NACSO connects the communities and organisations that manage and conserve Namibia’s natural resources
NACSO intern looks at Sustainable use and livelihoods
Herman Aindongo had the privilege to travel with NACSO Director Maxi Louis to Zimbabwe in May to broaden his experience of conservation in southern Africa. His report on the regional SULi meeting follows below.
"An Eastern and Southern Africa SULi (Sustainable Use and Livelihood) meeting was held at Chilo in the Mahenye communal land, Masvingo province in Zimbabwe from the 23rd – 24th of May 2017. The objectives of the meeting were to bring together a group of practitioners from Eastern and Southern Africa to discuss the potential collaboration for the two regions on sustainable use of wildlife resources and livelihoods issues. Another objective was to find common ground for the two regions to contribute to the implementation of SULi’s 2017 - 2020 strategy. There were also discussions how these contributions could be made and to establish an informal interim process to carry forward agreed actions from this workshop.

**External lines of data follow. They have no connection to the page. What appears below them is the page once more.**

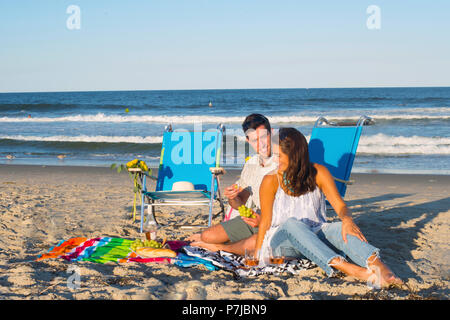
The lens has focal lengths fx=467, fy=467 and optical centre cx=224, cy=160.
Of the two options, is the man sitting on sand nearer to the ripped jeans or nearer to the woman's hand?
the ripped jeans

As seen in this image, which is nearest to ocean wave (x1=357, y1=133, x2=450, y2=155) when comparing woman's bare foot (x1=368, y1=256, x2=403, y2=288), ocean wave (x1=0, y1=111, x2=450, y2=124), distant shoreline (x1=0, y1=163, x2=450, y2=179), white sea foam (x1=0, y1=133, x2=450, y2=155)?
white sea foam (x1=0, y1=133, x2=450, y2=155)

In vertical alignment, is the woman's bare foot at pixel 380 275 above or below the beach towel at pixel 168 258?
above

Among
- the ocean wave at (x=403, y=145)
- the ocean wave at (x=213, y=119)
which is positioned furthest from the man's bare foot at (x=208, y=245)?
the ocean wave at (x=213, y=119)

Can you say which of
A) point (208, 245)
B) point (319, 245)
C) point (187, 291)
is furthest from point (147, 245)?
point (319, 245)

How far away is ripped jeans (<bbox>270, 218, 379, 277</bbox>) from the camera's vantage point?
2850 mm

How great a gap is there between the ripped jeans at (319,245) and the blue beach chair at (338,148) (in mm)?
1208

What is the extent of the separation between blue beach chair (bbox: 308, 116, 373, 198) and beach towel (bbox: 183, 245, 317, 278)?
123 cm

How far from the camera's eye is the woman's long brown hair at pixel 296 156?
2.97 meters

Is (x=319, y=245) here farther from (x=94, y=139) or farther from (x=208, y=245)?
(x=94, y=139)

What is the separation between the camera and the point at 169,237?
4.31 m

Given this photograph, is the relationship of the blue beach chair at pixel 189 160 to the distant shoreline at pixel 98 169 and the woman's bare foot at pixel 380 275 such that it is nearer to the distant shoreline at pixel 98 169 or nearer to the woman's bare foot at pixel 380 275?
the woman's bare foot at pixel 380 275

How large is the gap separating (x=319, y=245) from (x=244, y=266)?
2.01 feet

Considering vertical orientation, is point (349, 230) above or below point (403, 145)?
above
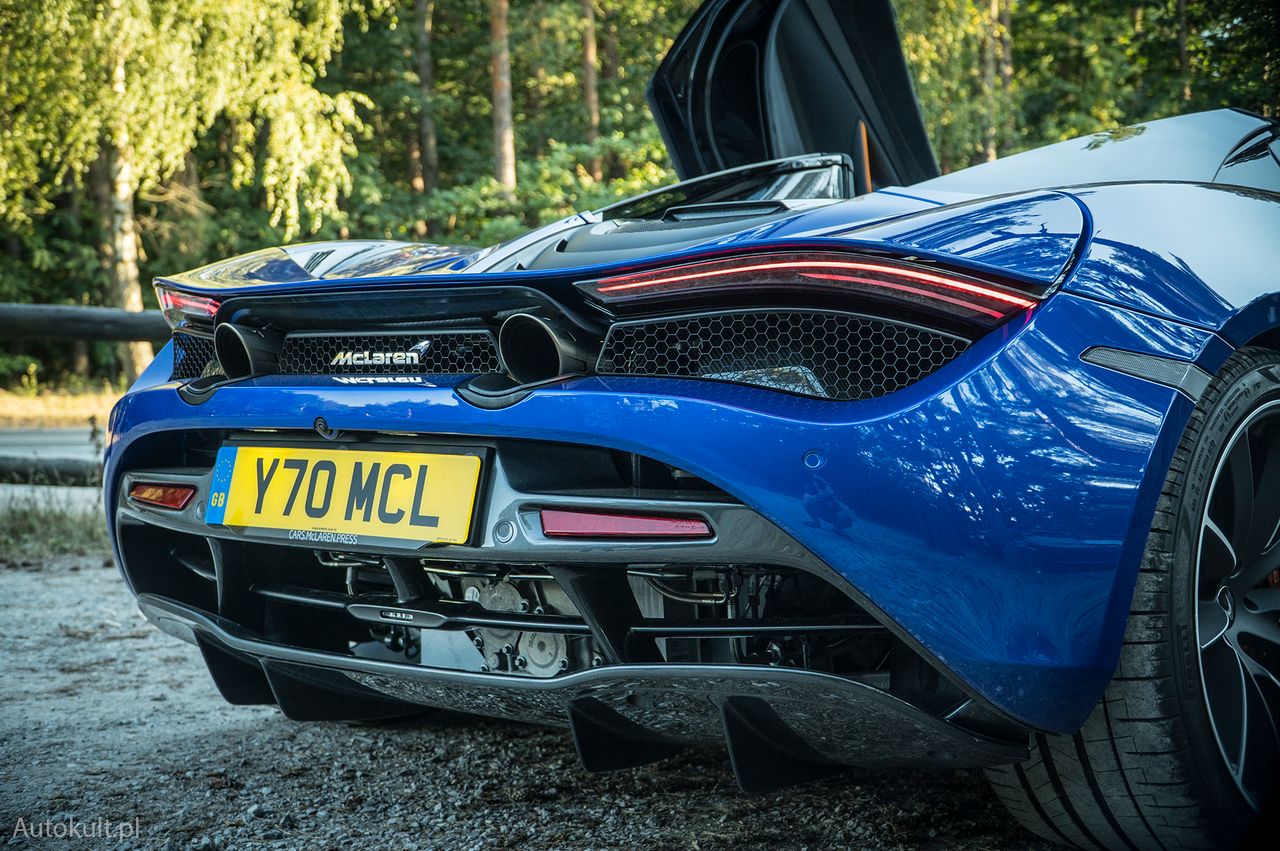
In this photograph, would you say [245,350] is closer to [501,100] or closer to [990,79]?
[501,100]

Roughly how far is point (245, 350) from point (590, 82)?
21.3 metres

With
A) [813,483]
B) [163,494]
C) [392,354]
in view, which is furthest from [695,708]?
[163,494]

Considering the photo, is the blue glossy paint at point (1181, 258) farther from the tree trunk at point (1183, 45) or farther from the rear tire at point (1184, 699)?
the tree trunk at point (1183, 45)

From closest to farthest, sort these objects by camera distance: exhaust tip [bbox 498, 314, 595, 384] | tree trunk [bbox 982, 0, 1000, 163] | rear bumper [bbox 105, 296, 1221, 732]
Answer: rear bumper [bbox 105, 296, 1221, 732], exhaust tip [bbox 498, 314, 595, 384], tree trunk [bbox 982, 0, 1000, 163]

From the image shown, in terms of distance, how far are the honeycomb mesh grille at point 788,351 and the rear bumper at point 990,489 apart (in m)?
0.06

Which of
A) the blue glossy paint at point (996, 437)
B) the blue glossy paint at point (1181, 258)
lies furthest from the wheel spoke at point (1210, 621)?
the blue glossy paint at point (1181, 258)

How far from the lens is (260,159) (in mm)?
19734

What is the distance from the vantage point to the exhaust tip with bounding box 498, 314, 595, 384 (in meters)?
1.83

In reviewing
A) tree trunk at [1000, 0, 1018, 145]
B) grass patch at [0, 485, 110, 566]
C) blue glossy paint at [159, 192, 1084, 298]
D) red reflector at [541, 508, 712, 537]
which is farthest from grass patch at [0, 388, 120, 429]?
tree trunk at [1000, 0, 1018, 145]

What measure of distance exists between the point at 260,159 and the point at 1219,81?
53.0ft

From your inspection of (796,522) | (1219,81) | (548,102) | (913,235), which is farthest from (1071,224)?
(548,102)

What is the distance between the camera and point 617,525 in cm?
173

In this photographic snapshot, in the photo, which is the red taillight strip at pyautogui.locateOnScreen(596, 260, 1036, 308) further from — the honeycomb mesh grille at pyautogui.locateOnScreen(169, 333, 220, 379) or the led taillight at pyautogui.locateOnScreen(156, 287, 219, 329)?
the honeycomb mesh grille at pyautogui.locateOnScreen(169, 333, 220, 379)

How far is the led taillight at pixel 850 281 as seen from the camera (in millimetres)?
1609
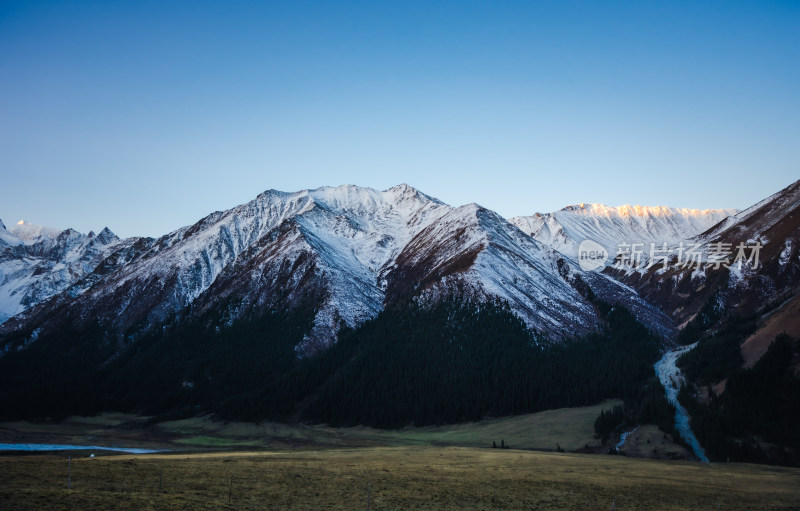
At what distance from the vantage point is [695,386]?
163375 millimetres

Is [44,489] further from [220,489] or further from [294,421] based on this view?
[294,421]

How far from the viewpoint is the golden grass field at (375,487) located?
44250mm

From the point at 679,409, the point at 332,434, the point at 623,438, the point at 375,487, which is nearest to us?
the point at 375,487

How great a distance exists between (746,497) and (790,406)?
261 ft

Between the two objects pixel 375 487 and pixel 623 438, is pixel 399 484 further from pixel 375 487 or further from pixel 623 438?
pixel 623 438

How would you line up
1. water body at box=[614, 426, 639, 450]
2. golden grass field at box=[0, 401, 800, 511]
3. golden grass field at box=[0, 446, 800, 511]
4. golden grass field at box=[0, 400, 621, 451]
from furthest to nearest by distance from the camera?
1. golden grass field at box=[0, 400, 621, 451]
2. water body at box=[614, 426, 639, 450]
3. golden grass field at box=[0, 401, 800, 511]
4. golden grass field at box=[0, 446, 800, 511]

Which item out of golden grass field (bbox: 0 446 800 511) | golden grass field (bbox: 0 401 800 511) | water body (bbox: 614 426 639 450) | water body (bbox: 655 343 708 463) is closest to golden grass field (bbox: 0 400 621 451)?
water body (bbox: 614 426 639 450)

This regional meeting was seen as crucial to address the issues of the sustainable use of wildlife resources, rural livelihoods and human-wildlife conflict management in east and southern Africa. There was a strong element of CBNRM in the discourse which was the primary motive for the selection of the meeting location. The Mahenye area Is renowned for its successful CAMPFIRE (Communal Areas Management Programme for Indigenous Resources) programme. CAMPFIRE is a Zimbabwean CBNRM programme and it is the foundation upon which many CBNRM programmes in southern Africa have been established. It started in the 1980’s and this was the beginning of communities benefitting from their wildlife. This is also the area where Zimbabwe’s second largest national park, Gonarezhou National Park is located.
Overall, the meeting yielded good results. A list of issues that SULi needs to address were identified, such as the need to address the ignorance of the African diaspora and the world at large towards the complexity of conservation of Africa’s biodiversity. Coming up with mechanisms that are pro-people and pro-conservation to ensure sustainable use of biodiversity and social upliftment was also one of the issues discussed. An action plan has been drawn up and various meeting attendees have volunteered to work on these action points."